Chinese telecom equipment maker ZTE will plead guilty and pay $892 million to settle allegations it violated U.S. laws that restrict the sale of American-made technology to Iran and North Korea, the company and U.S. government agencies said Tuesday.

ZTE entered into an agreement to plead guilty to conspiring to violate the International Emergency Economic Powers Act, obstruction of justice and making a material false statement, the Justice Department said.

The settlement was made with Justice, the Commerce Department and the Treasury Department.

The Commerce Department investigation followed reports by Reuters in 2012 that ZTE had signed contracts to ship millions of dollars’ worth of hardware and software from some of the best-known U.S. technology companies to Iran’s largest telecommunications carrier.

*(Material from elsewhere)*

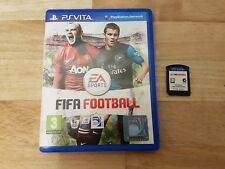 ***FIFA FOOTBALL - PS VITA GAME - MINT CONDITION!!***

“ZTE acknowledges the mistakes it made, takes responsibility for them, and remains committed to positive change in the company,” Zhao Xianming, ZTE’s chairman and chief executive, said Tuesday in a statement.

Between January 2010 and January 2016, ZTE directly or indirectly shipped U.S.-origin items worth approximately $32 million to Iran without obtaining the proper export licenses from the U.S. government. ZTE then lied to federal investigators, insisting that the shipments had stopped, the Justice Department said.

The company also took actions involving 283 shipments of controlled items to North Korea, authorities said.

“Those who flout our economic sanctions and export control laws will not go unpunished,” Commerce Secretary Wilbur Ross said in a statement. “They will suffer the harshest of consequences.”

Shipped items included routers, microprocessors and servers controlled under export regulations for security, encryption and anti-terrorism reasons.

The agreement caps a year of uncertainty for the Shenzhen-based company, which in March 2016 was placed on a list of entities with which U.S. suppliers could not work without a license. ZTE acted contrary to U.S. national security or foreign policy interests, the Commerce Department said at the time.

A court still needs to approve ZTE’s agreement with the Justice Department, after which the Commerce Department could recommend that the company be removed from that list.

The settlement includes a $661 million penalty to the Commerce Department, $430 million in combined criminal fines and forfeiture, and $101 million paid to the Treasury’s Office of Foreign Assets Control. The action marks OFAC’s largest-ever settlement with a nonfinancial entity.

ZTE also agreed to an additional penalty of $300 million to the Commerce Department that will be suspended during a seven-year term on the condition the company complies with requirements in the agreement.

One of the world’s biggest makers of telecommunications gear and the No. 4 smartphone vendor in the United States, ZTE sells handset devices to U.S. mobile carriers AT&T, T-Mobile and Sprint. It relies on U.S. companies including Qualcomm, Microsoft and Intel for components.